Au plan africain et international, le SYNATEB entretient de très bonnes relations avec le SYNATREB/NIGER ; la Fédération des syndicats sud Education de France et a déposé un dossier d’affiliation à l’Internationale de l’éducation à la faveur de la fusion IE – CSME. Ces relations internationales restent à développer.

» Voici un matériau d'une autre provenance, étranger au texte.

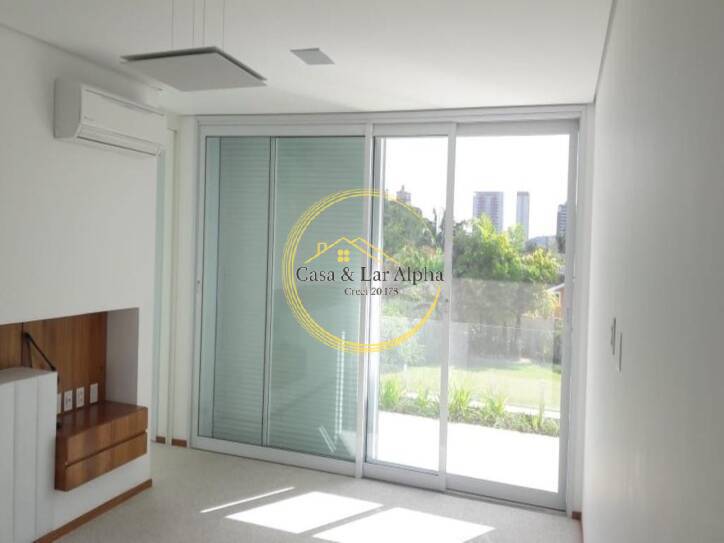 Casa, 5 quartos, 861 m² - Foto 28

Appartenir à ces organisations, à ces regroupements ou entretenir des relations avec certaines structures ne doit pas être une fin en soi. Le SYNATEB doit périodiquement examiner ces relations, voir les apports qu’elles ont sur nos luttes et nos actions, évaluer l’influence qu’il a eu sur ces regroupements afin d’en tirer le maximum d’avantage d’expériences et d’acquis. Il s’agit donc de faire périodiquement l’état des lieux de ces relations et de voir dans quelle mesure entreprendre d’autres démarches pour nouer des relations. La nécessité de ces alliances répond à l’internationalisme prolétarien que sous-tend la ligne du syndicalisme révolutionnaire de lutte de classe. En effet les masses populaires où qu’elles soient sont exploitées, opprimées. Elles appartiennent à la classe des prolétaires, des exploités et doivent de ce fait lier leurs luttes. A propos de la décentralisation donc, il importe à notre syndicat d’entreprendre des consultations de démarches afin d’uniformiser les points de vue et positions vis-à-vis de ce phénomène. Peut-on en avoir une vision commune ? Si oui ce serait l’idéal, si non les points de vue et positions ne pourraient-ils pas être rapprochés ? En tout état de cause, il s’agit de conserver notre position d’avant-garde dans la lutte pour les intérêts matériels et moraux des travailleurs du secteur.